The following list describes just a few example tasks, business processes, and workloads that you can automate using the Azure Logic Apps service:

  • Schedule and send email notifications using Office 365 when a specific event happens, for example, a new file is uploaded.
  • Route and process customer orders across on-premises systems and cloud services.
  • Move uploaded files from an SFTP or FTP server to Azure Storage.
  • Monitor tweets, analyze the sentiment, and create alerts or tasks for items that need review.

Concepts

These are the key concepts to be aware of:

  • Logic app – A logic app is the Azure resource you create when you want to develop a workflow. There are multiple logic app resource types that run in different environments.
  • Workflow – A workflow is a series of steps that defines a task or process. Each workflow starts with a single trigger, after which you must add one or more actions.
  • Trigger – A trigger is always the first step in any workflow and specifies the condition for running any further steps in that workflow. For example, a trigger event might be getting an email in your inbox or detecting a new file in a storage account.
  • Action – An action is each step in a workflow after the trigger. Every action runs some operation in a workflow.

How Logic Apps work

The workflow begins with a trigger, which can have a pull or push pattern. Pull triggers are initiated when a regularly scheduled process finds new updates in the source data since its last pull, while push triggers are initiated each time new data is generated in the source itself.

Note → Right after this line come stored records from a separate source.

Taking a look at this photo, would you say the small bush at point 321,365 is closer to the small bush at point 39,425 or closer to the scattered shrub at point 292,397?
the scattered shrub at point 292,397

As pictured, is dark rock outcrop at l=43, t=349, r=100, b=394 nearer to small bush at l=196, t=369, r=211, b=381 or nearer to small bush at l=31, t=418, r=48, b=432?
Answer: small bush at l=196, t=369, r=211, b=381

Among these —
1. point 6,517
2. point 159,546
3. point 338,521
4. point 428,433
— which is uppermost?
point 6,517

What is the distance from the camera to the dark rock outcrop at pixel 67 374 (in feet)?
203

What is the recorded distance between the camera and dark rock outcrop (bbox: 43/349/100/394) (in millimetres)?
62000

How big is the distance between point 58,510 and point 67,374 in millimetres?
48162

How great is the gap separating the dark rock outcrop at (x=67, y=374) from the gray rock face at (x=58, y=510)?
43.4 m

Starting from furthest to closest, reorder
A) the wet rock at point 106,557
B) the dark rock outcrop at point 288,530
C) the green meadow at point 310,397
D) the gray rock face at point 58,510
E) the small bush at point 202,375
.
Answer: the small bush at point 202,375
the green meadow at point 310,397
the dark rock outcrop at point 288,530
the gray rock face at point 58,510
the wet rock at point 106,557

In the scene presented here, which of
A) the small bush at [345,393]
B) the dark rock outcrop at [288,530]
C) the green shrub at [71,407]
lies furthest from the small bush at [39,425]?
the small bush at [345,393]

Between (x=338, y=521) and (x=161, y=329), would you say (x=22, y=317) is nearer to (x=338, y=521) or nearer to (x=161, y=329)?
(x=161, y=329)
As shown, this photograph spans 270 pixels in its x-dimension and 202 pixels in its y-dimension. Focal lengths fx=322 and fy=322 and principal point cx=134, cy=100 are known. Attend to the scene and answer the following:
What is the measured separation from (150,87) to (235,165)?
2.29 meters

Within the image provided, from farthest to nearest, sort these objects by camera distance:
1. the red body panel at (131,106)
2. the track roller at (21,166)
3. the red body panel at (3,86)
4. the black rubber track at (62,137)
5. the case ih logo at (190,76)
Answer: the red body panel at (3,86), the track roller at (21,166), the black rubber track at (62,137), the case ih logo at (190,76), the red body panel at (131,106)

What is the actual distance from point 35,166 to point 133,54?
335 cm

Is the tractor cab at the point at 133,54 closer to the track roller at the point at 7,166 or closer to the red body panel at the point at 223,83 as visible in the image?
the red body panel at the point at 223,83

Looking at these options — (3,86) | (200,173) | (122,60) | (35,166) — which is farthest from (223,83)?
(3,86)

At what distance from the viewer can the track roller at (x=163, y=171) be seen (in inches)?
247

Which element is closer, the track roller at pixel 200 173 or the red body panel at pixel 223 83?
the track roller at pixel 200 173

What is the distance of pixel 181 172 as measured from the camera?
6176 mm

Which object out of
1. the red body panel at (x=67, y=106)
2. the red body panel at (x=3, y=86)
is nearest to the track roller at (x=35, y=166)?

Next, users define a series of actions that run either consecutively or concurrently, based on the specified trigger and schedule. Users can export the worklow to JSON and use this to create and deploy Logic Apps using tools like Visual Studio and Azure DevOps, or they can save logic apps as Azure Resource Manager templates to reuse.

Connectors

Connectors are the most powerful aspect of the structure of a Logic App. Connectors are blocks of pre-built operations that communicate with 3rd-party services as steps in the workflow. Connectors can be nested within each other to provide complex solutions that meet exact use case needs. 

Azure contains a catalog of hundreds of available connectors and users can leverage these connectors to accomplish tasks without requiring any coding experience. You can find the full list of connectors here.

Use Cases

The following are the common use cases for Logic Apps:

  • Send an email alert to users based on data being updated in an on-premises database.
  • Query a database and send email notifications based on result criteria.
  • Communication with external platforms and services.
  • Data transformation or ingestion.
  • Social media connectivity using built-in API connectors.
  • Timer- or content-based routing.
  • Create business-to-business (B2B) solutions.
  • Access Azure virtual network resources.

We saw in the templates above how we can use an Event Grid resource event as a trigger, the tutorial here gives an excellent run through of creating a Logic App based on an Event Grid resource event and using the O365 Email connector.

Conclusion

So thats an overview of Azure Logic Apps and also how it compares to Azure Functions. You can find out more about Azure Logic Apps in the official documentation here.